SL-AI presented a significant correlation of 0.8376, an SE of 61.19 × 10${}^9$ cell/L, and a MAPE of 24.67%, with R${}^2$ of 0.7016 (

Table 1. PLS and SL-AI benchmark results.

Method	SE	LV	R${}^2$	MAPE (%)	R${}_{\mathit{Pearson}}$
PLS	175.99	2	0.068	88.89	0.2613
SL-AI	61.19	1-3	0.7016	24.67	0.8376

). SL-AI covariance modes (CovM) were obtained with 1 to 3 LV. This means that, although statistically valid relationships were obtained for each CovM, some of these were integrating more than one type of interference. Under ideal conditions, all CovM should have only one LV, directly relating PLT counts and spectral interference.

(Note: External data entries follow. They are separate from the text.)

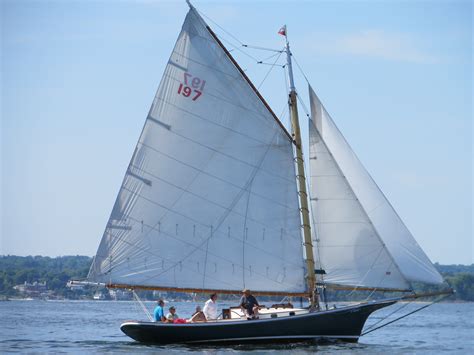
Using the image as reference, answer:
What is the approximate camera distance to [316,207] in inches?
1775

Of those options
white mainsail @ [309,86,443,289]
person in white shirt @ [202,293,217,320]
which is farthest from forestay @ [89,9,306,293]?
white mainsail @ [309,86,443,289]

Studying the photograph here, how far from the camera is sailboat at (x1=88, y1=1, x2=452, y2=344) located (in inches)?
1768

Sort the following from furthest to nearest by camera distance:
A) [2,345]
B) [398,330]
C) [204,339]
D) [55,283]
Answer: [55,283] < [398,330] < [2,345] < [204,339]

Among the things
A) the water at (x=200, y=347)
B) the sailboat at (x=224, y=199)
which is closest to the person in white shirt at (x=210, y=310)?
the sailboat at (x=224, y=199)

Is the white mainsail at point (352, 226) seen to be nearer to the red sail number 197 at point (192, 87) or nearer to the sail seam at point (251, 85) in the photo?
the sail seam at point (251, 85)

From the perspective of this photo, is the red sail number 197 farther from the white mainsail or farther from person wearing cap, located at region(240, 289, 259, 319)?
person wearing cap, located at region(240, 289, 259, 319)

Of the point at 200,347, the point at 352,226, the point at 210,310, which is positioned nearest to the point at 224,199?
the point at 210,310

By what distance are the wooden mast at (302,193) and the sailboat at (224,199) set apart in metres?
0.06

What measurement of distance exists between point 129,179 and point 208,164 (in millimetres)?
3669

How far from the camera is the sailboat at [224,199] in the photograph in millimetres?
44906

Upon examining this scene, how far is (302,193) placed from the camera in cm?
4569

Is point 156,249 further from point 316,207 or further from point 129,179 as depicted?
point 316,207

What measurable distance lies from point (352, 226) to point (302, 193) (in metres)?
2.96

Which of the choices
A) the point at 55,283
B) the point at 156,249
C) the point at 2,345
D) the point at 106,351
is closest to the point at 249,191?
the point at 156,249
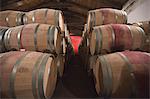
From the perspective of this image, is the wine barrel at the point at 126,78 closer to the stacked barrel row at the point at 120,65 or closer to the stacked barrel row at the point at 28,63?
the stacked barrel row at the point at 120,65

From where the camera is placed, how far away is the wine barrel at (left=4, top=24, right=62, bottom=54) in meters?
2.67

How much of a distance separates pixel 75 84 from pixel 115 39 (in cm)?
82

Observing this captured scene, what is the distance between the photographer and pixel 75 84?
2887 mm

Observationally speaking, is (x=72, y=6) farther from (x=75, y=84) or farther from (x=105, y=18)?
(x=75, y=84)

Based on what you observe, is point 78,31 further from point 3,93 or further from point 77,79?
point 3,93

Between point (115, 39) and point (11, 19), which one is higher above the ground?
point (11, 19)

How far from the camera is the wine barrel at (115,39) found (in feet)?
8.53

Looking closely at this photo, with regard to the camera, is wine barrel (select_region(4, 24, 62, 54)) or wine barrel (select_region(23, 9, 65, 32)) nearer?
wine barrel (select_region(4, 24, 62, 54))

The results also show that non-dominant spectral information and low-scale spectral variation is unscrambled by the CovM principle. The number of LV can be attributed to the high diversity of PLT morphology present in dog blood (non-activated, activated, and clotted PLT) and the particular conditions of the tested blood, with correspondence in the major constituents.

Despite the limitations shown in this feasibility study, PLT quantification using Vis–SWNIR spectroscopy in conjunction with the new SL-AI algorithm can attain a total error estimate of 25%. Such a result is following the ASVCP total allowable error for PLT in dog blood [8] (Figure 3).

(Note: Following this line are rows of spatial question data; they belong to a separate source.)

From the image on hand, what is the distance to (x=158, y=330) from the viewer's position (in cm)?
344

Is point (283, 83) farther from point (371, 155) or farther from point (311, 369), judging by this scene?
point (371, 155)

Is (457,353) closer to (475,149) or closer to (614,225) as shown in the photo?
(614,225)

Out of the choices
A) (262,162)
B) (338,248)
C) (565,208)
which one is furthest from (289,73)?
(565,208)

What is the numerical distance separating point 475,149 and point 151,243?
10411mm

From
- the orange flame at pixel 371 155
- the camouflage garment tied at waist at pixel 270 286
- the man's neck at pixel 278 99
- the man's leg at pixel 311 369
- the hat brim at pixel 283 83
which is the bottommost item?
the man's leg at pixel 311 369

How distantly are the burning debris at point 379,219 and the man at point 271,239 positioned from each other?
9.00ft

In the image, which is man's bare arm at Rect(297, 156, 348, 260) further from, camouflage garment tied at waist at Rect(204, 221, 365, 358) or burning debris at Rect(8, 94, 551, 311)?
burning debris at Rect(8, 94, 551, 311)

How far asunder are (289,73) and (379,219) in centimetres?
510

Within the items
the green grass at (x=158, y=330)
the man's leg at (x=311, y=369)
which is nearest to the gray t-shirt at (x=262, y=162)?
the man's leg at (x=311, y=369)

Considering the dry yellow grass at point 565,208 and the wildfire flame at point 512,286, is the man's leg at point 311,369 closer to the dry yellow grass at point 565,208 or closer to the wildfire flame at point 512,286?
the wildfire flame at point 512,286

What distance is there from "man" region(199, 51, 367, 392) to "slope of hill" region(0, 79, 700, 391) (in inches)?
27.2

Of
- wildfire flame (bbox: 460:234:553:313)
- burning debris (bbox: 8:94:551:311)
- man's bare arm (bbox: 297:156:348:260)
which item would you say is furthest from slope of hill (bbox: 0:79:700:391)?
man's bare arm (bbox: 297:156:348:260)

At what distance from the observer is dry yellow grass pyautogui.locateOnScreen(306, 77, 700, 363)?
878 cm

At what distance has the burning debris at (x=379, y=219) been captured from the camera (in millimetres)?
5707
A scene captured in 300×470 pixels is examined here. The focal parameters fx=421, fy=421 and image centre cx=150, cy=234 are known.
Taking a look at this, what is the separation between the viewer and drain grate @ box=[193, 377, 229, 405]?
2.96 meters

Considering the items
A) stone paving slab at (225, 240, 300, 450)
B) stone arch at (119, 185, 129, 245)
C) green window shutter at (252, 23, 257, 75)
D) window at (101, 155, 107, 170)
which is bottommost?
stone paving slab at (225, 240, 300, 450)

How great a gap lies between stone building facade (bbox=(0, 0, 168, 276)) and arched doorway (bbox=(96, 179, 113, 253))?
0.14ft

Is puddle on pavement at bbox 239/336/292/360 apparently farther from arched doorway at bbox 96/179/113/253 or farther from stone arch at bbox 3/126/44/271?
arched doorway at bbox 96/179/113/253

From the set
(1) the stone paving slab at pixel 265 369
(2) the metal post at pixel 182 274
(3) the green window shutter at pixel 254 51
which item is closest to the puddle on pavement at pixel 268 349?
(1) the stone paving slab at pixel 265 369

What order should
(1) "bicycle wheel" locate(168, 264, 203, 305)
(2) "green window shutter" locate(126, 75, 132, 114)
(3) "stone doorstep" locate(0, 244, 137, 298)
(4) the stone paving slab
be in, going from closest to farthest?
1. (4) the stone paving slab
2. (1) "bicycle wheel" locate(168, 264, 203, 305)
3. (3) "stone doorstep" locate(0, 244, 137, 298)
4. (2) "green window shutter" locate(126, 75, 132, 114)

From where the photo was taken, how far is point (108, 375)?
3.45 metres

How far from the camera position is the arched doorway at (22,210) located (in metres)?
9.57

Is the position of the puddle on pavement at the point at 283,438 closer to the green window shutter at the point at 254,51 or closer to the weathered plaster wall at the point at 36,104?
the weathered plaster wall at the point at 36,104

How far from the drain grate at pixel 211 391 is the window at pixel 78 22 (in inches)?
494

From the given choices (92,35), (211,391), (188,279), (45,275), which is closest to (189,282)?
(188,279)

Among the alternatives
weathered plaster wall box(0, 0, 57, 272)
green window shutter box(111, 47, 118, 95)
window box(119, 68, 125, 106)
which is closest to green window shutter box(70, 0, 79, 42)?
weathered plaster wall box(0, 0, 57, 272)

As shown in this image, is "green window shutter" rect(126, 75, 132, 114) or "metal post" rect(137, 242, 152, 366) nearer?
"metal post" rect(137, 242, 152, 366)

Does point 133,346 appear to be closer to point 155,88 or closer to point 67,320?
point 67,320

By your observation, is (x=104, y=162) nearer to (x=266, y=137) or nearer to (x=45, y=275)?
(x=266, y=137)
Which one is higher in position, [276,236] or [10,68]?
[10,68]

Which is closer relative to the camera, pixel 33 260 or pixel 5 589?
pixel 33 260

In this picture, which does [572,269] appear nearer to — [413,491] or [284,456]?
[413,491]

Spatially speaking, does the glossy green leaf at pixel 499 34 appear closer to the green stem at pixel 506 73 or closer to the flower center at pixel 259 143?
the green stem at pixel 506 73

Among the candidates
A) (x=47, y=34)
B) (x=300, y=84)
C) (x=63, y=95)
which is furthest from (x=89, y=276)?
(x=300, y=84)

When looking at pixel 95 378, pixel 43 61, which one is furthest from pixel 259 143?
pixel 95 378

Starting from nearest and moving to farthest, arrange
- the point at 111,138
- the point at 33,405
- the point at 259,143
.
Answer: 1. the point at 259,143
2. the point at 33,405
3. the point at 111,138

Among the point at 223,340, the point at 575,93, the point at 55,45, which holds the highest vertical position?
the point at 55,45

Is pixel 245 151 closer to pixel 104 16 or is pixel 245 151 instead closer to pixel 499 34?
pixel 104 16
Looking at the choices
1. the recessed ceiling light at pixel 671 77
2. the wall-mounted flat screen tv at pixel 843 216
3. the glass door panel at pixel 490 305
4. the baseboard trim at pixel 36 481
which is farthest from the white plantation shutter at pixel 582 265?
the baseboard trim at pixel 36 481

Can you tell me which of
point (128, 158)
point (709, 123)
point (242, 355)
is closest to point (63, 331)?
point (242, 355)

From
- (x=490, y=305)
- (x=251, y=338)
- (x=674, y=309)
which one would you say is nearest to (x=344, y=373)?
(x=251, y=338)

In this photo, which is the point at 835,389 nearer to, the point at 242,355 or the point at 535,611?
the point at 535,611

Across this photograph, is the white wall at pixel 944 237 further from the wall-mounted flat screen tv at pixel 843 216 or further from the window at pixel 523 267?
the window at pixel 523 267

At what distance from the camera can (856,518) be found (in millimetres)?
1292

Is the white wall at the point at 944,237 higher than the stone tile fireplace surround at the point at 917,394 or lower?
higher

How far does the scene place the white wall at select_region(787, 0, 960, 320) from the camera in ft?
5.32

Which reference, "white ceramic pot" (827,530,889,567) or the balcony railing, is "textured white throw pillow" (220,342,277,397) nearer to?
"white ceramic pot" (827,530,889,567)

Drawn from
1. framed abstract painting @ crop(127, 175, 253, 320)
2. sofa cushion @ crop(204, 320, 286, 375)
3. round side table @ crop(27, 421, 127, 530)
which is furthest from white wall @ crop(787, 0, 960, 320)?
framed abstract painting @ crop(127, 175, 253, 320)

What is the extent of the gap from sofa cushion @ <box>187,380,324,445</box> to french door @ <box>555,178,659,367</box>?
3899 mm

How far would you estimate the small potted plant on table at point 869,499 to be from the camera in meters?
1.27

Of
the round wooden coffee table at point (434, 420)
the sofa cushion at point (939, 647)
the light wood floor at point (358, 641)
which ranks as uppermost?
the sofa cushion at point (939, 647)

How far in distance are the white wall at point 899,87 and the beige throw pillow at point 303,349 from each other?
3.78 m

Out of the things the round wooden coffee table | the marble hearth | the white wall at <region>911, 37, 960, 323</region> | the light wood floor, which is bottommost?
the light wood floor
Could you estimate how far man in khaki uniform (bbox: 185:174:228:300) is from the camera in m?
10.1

Vis–SWNIR POC technology based on SL-AI has shown high potential for PLT quantification and thrombocytosis diagnosis. The results presented for dog blood are within the acceptable error defined by the ASVCP of 25% [8]. The presented results also allow extending the potential application to both human and other animal species in further studies.

4. Conclusions

This feasibility study showed that low intensity, non-dominant, and multi-scale interferent spectral information is possible to be accessed, by unscrambling information with the CovM principle included in the SL-AI method. The small variations in the spectral signal that contain information about PLT cannot be modeled by PLS. SL-AI can unscramble PLT interference information based on the CovM principle, allowing the quantification of PLT. Future studies, with more samples, may provide better insights on the full potential of the developed POC technology in both veterinary and human medicine.